Free independence in ultraproduct von Neumann algebras and applications

TL;DR

This paper generalizes Popa's free independence results to ultraproduct von Neumann algebras, demonstrating new structural properties and applications such as stability of QWEP under free products and new inclusions with the relative Dixmier property.

Contribution

It extends free independence results to ultraproduct von Neumann algebras with modular invariance, providing new proofs and applications in operator algebra theory.

Findings

Existence of free subalgebras in ultraproduct von Neumann algebras.

QWEP stability under free products without modular theory.

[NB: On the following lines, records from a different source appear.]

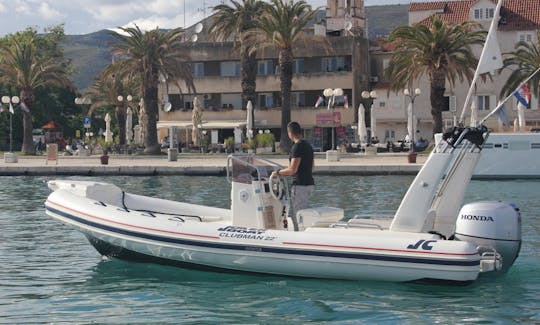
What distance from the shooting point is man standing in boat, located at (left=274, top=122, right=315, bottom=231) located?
13.8 metres

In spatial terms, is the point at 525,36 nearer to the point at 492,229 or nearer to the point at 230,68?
the point at 230,68

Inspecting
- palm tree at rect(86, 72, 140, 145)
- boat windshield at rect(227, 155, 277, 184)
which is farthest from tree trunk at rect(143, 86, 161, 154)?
boat windshield at rect(227, 155, 277, 184)

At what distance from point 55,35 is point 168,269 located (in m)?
92.6

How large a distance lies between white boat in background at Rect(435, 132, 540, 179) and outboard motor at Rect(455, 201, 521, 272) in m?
24.5

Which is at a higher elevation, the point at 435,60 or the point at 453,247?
the point at 435,60

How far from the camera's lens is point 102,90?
267 ft

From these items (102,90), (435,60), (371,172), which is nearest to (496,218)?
(371,172)

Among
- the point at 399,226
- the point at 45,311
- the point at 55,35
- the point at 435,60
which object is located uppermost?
the point at 55,35

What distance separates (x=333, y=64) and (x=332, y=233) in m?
61.2

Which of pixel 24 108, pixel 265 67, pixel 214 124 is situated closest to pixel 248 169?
pixel 24 108

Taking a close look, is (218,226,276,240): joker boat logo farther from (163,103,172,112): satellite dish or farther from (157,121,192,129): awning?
(163,103,172,112): satellite dish

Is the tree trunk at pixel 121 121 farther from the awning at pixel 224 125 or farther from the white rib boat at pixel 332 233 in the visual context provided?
the white rib boat at pixel 332 233

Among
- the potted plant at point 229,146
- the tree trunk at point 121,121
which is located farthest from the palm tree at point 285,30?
the tree trunk at point 121,121

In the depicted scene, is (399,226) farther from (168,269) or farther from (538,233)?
A: (538,233)
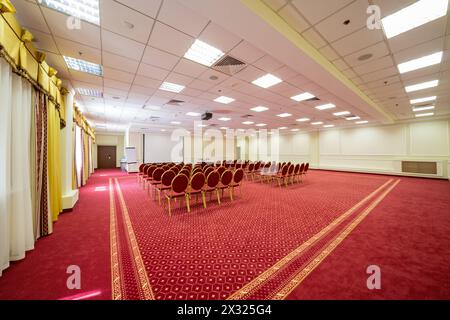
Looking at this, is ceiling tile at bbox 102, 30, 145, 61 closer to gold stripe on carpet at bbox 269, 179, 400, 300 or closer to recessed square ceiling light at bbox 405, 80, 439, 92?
gold stripe on carpet at bbox 269, 179, 400, 300

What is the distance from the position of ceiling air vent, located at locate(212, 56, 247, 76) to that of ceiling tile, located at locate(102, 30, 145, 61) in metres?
1.46

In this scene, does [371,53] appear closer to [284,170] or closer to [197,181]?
[284,170]

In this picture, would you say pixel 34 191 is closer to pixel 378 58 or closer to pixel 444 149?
pixel 378 58

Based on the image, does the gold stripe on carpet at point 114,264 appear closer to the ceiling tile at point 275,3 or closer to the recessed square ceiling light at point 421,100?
the ceiling tile at point 275,3

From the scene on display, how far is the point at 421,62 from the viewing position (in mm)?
3770

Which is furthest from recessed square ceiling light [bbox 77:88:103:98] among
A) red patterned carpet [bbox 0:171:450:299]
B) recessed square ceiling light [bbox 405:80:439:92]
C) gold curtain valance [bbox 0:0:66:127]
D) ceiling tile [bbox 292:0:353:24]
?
recessed square ceiling light [bbox 405:80:439:92]

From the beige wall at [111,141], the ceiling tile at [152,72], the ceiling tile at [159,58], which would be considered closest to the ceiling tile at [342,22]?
the ceiling tile at [159,58]

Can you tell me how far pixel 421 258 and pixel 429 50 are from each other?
3800 millimetres

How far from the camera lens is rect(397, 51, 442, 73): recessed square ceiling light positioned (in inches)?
139

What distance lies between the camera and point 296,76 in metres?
4.25

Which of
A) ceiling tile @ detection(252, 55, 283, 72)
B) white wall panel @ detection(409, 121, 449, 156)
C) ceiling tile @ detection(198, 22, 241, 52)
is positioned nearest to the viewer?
ceiling tile @ detection(198, 22, 241, 52)

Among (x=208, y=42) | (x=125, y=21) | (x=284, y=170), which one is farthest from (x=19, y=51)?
(x=284, y=170)

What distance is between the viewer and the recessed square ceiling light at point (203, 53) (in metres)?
3.11

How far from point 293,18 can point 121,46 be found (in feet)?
9.48
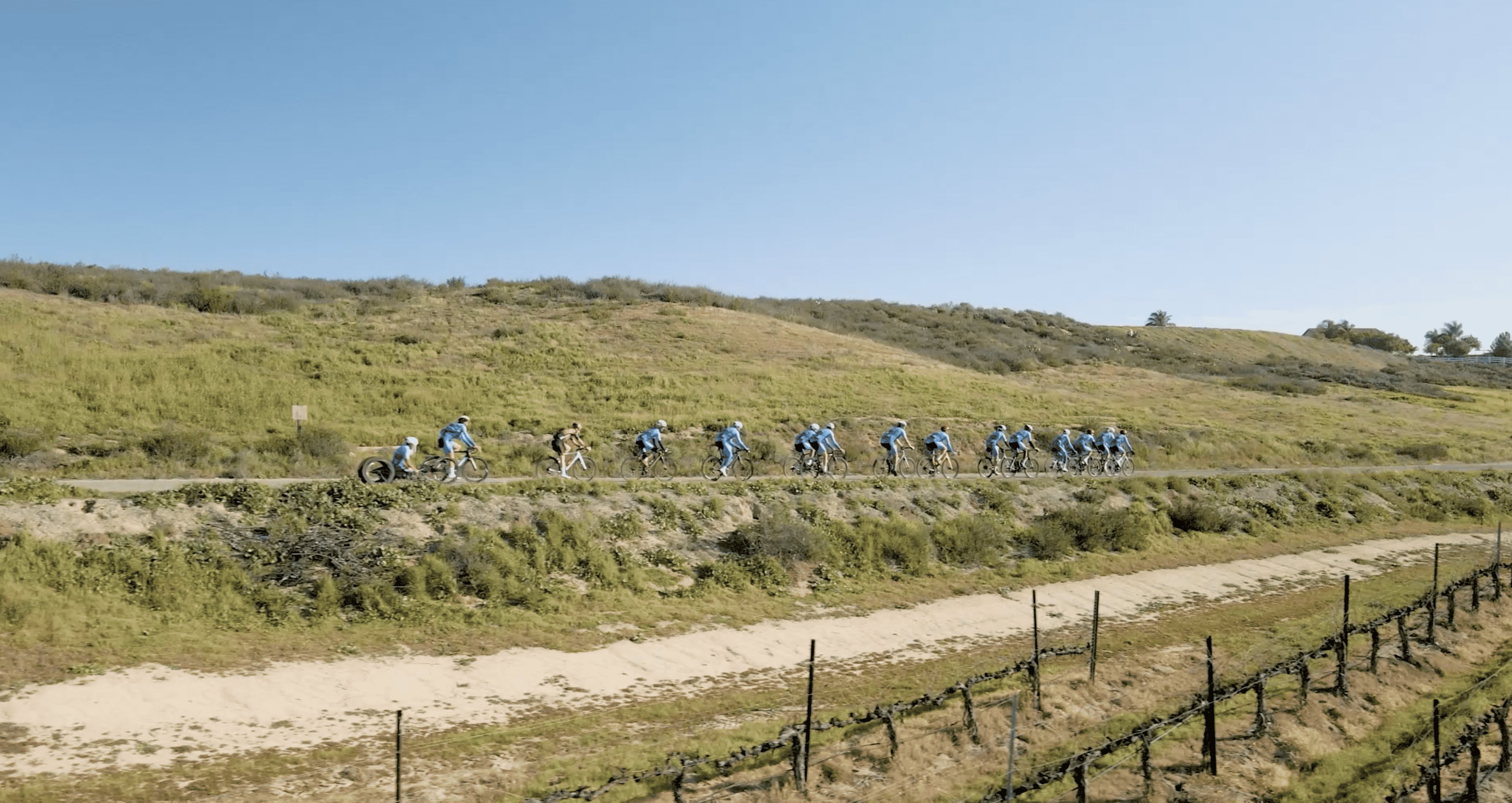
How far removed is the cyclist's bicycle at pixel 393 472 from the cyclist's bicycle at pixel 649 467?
18.5 ft

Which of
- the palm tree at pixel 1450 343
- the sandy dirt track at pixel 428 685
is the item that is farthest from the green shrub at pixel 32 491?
the palm tree at pixel 1450 343

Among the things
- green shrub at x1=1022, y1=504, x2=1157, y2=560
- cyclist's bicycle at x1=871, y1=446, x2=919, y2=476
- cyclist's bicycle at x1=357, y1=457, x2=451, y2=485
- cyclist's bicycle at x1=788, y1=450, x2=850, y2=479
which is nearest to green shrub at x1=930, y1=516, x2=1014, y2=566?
green shrub at x1=1022, y1=504, x2=1157, y2=560

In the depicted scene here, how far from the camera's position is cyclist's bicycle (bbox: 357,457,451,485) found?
23.3m

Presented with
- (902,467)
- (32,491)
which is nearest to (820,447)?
(902,467)

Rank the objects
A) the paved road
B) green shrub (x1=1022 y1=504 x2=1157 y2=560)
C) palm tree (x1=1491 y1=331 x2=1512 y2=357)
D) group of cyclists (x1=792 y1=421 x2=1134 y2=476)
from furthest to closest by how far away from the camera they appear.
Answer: palm tree (x1=1491 y1=331 x2=1512 y2=357), group of cyclists (x1=792 y1=421 x2=1134 y2=476), green shrub (x1=1022 y1=504 x2=1157 y2=560), the paved road

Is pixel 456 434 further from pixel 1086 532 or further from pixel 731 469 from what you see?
pixel 1086 532

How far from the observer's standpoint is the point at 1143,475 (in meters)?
38.1

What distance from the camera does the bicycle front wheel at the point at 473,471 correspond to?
2547 cm

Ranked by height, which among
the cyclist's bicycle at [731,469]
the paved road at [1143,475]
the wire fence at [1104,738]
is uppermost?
the cyclist's bicycle at [731,469]

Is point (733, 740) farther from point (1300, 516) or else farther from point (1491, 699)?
point (1300, 516)

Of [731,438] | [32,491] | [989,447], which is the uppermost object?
[731,438]

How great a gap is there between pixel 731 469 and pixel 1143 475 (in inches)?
732

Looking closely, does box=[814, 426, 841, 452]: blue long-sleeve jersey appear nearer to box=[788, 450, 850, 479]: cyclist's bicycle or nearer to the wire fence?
box=[788, 450, 850, 479]: cyclist's bicycle

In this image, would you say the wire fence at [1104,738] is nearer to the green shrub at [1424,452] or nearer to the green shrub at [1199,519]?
the green shrub at [1199,519]
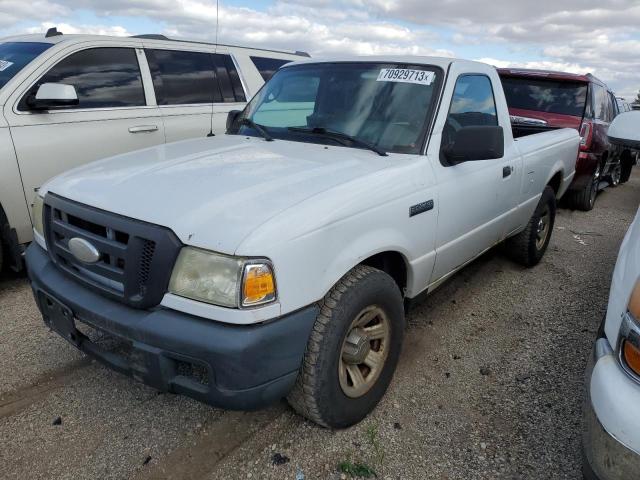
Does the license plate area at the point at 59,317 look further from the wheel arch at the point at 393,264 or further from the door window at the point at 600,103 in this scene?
the door window at the point at 600,103

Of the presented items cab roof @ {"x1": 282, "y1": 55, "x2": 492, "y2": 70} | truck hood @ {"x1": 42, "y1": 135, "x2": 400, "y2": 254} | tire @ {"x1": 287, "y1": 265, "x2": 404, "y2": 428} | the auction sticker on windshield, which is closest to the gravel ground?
tire @ {"x1": 287, "y1": 265, "x2": 404, "y2": 428}

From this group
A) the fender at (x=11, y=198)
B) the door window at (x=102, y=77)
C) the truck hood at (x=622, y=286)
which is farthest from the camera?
the door window at (x=102, y=77)

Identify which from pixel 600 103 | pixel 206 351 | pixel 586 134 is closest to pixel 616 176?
pixel 600 103

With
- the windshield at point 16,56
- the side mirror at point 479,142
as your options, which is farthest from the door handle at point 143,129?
the side mirror at point 479,142

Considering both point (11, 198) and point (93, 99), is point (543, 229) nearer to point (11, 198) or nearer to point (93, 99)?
point (93, 99)

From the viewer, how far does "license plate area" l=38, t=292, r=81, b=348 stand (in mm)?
2301

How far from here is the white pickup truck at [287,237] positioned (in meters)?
1.94

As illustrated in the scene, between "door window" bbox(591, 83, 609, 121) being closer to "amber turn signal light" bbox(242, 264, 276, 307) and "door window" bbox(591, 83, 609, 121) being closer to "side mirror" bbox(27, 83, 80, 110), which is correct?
"side mirror" bbox(27, 83, 80, 110)

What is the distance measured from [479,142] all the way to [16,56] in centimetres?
383

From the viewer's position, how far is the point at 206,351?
6.20ft

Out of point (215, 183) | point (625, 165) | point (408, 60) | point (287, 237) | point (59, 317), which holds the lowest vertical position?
point (625, 165)

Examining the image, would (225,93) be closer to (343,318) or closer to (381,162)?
(381,162)

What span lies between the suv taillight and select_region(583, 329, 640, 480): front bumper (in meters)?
5.85

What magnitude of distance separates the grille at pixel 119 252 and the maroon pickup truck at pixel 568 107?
578 centimetres
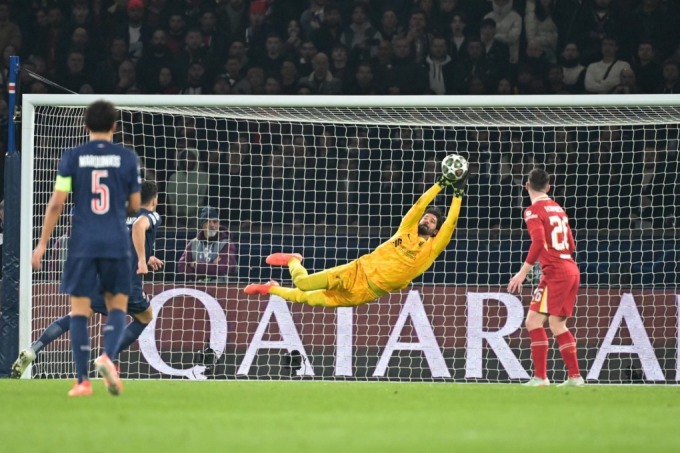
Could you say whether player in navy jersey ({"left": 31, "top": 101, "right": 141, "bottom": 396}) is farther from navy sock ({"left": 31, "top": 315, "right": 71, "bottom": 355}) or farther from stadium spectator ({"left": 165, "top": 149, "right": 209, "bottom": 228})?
stadium spectator ({"left": 165, "top": 149, "right": 209, "bottom": 228})

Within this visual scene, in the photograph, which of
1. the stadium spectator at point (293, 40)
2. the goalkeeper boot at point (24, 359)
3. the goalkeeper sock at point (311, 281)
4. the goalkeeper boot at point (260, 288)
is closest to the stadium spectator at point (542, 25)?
the stadium spectator at point (293, 40)

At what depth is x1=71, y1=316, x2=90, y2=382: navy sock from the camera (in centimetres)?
775

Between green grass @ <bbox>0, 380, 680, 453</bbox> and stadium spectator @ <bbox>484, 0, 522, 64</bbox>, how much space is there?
661 cm

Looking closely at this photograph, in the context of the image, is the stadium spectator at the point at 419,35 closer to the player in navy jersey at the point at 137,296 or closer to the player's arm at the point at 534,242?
the player's arm at the point at 534,242

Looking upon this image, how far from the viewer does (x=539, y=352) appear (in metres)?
10.6

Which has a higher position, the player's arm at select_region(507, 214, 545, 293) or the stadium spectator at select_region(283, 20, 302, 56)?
the stadium spectator at select_region(283, 20, 302, 56)

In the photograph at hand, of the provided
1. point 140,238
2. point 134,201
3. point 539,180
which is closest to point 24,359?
point 140,238

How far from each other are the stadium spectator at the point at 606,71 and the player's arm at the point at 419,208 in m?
4.41

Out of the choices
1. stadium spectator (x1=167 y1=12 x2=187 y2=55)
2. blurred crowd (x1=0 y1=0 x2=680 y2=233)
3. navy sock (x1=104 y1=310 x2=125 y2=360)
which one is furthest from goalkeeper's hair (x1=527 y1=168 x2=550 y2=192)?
stadium spectator (x1=167 y1=12 x2=187 y2=55)

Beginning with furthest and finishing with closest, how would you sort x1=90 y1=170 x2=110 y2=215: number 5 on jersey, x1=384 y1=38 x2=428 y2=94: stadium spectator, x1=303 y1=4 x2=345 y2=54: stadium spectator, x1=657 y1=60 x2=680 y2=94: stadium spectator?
x1=303 y1=4 x2=345 y2=54: stadium spectator
x1=384 y1=38 x2=428 y2=94: stadium spectator
x1=657 y1=60 x2=680 y2=94: stadium spectator
x1=90 y1=170 x2=110 y2=215: number 5 on jersey

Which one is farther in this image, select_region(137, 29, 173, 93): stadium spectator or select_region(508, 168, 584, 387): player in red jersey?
A: select_region(137, 29, 173, 93): stadium spectator

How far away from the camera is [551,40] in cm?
1514

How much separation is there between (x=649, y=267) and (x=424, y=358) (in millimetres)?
2404

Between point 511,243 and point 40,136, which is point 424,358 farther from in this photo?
point 40,136
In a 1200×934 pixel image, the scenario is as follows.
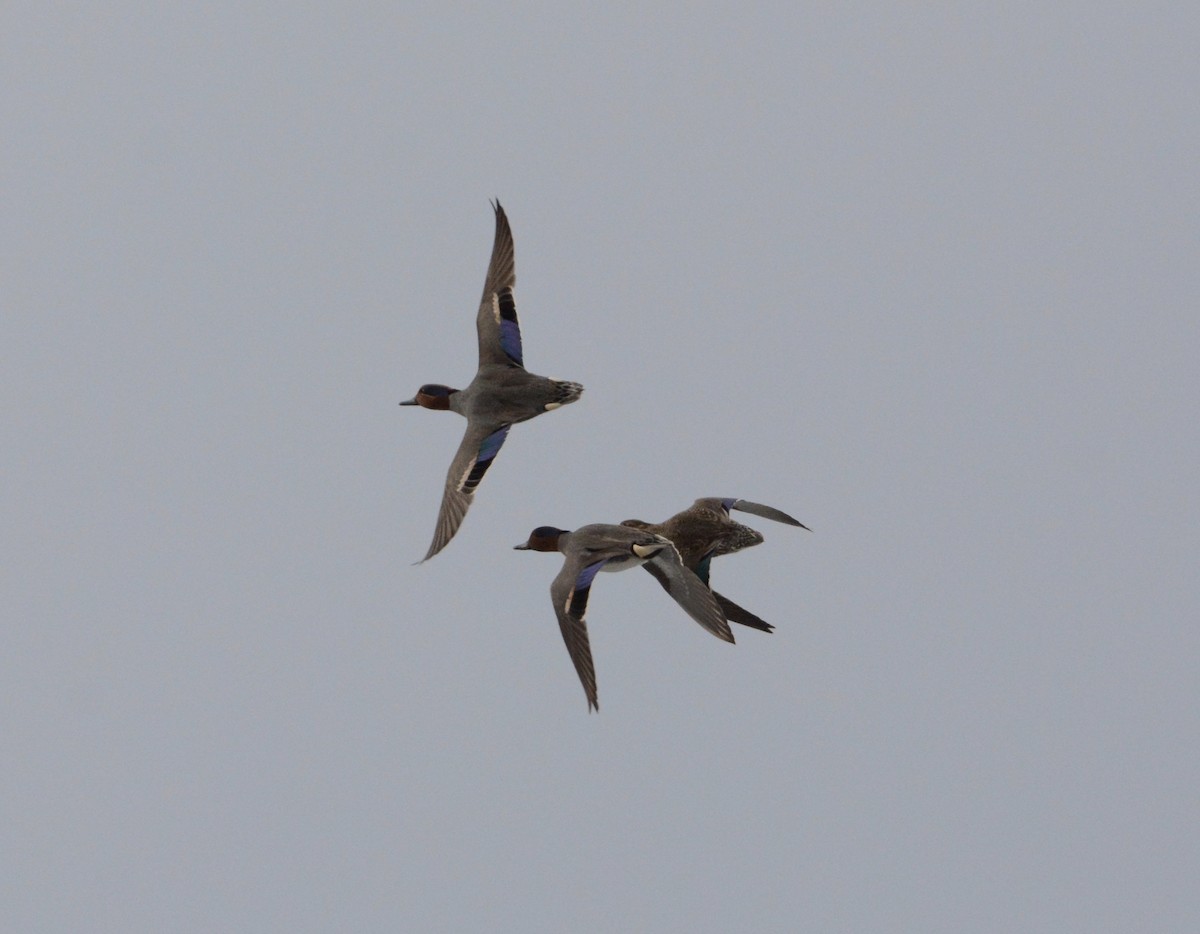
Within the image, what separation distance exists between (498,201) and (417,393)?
3012 mm

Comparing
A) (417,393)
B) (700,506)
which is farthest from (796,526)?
(417,393)

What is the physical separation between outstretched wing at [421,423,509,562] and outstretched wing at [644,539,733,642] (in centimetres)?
316

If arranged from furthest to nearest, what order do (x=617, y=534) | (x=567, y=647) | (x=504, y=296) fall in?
(x=504, y=296) → (x=617, y=534) → (x=567, y=647)

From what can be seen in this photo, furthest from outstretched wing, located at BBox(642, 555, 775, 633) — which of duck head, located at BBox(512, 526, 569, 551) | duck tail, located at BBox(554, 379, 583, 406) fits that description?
duck tail, located at BBox(554, 379, 583, 406)

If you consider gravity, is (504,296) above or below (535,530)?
above

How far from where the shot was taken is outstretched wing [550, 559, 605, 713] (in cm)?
1616

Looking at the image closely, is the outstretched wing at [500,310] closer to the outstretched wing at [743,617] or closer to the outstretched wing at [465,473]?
the outstretched wing at [465,473]

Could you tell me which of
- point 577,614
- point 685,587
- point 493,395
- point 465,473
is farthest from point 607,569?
point 493,395

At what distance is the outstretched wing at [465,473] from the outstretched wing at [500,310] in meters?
1.11

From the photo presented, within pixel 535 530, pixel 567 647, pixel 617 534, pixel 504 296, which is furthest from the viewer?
pixel 504 296

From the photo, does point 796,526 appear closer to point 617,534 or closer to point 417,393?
point 617,534

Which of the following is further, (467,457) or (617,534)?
(467,457)

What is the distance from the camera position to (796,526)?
63.8ft

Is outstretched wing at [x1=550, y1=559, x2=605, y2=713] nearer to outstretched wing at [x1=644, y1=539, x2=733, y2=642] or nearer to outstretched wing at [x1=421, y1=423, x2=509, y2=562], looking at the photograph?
outstretched wing at [x1=644, y1=539, x2=733, y2=642]
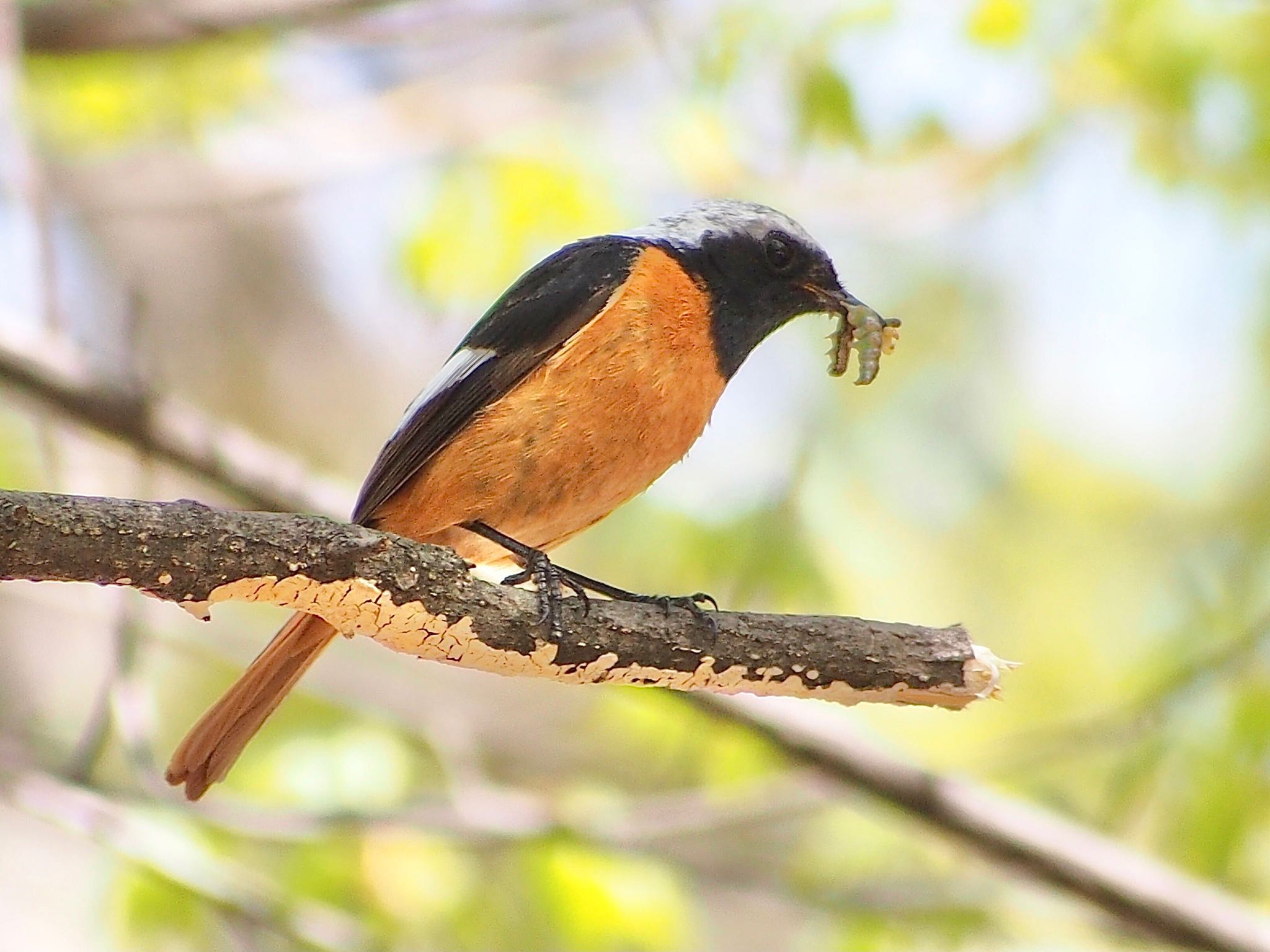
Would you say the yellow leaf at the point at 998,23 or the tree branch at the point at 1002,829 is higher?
the yellow leaf at the point at 998,23

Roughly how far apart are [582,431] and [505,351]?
1.15ft

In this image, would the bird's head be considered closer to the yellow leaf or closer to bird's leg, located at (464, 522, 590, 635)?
bird's leg, located at (464, 522, 590, 635)

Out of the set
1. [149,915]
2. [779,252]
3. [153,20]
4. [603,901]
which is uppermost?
[153,20]

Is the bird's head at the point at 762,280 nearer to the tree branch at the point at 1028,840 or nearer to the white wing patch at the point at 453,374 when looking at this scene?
the white wing patch at the point at 453,374

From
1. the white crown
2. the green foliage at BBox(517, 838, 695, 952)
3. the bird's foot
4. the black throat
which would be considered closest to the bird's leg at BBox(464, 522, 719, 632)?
the bird's foot

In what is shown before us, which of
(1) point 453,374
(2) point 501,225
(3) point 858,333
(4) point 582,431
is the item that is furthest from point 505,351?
(2) point 501,225

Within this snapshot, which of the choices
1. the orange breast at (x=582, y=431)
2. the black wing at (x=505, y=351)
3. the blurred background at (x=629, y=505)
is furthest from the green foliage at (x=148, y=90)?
the orange breast at (x=582, y=431)

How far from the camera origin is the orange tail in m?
3.58

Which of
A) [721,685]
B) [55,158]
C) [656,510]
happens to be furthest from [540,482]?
[55,158]

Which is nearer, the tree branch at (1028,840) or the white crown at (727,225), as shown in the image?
the white crown at (727,225)

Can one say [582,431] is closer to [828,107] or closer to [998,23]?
[828,107]

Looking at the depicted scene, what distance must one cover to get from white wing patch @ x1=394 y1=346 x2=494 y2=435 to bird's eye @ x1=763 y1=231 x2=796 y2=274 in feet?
2.80

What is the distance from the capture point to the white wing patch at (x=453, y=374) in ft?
12.6

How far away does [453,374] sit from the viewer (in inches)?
155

New inclusions with the relative Dixmier property.

Abstract

The main result of this paper is a generalization of Popa's free independence result for subalgebras of ultraproduct ${\rm II_1}$ factors [Po95] to the framework of ultraproduct von Neumann algebras $(M^\omega, \varphi^\omega)$ where $(M, \varphi)$ is a $\sigma$-finite von Neumann algebra endowed with a faithful normal state satisfying $(M^\varphi)' \cap M = \mathbf{C} 1$. More precisely, we show that whenever $P_1, P_2 \subset M^\omega$ are von Neumann subalgebras with separable predual that are globally invariant under the modular automorphism group $(\sigma_t^{\varphi^\omega})$, there exists a unitary $v \in \mathcal U((M^\omega)^{\varphi^\omega})$ such that $P_1$ and $v P_2 v^*$ are $\ast$-free inside $M^\omega$ with respect to the ultraproduct state $\varphi^\omega$. Combining our main result with the recent work of Ando-Haagerup-Winsl\o w [AHW13], we obtain a new and direct proof, without relying on Connes-Tomita-Takesaki modular theory, that Kirchberg's quotient weak expectation property (QWEP) for von Neumann algebras is stable under free product. Finally, we obtain a new class of inclusions of von Neumann algebras with the relative Dixmier property.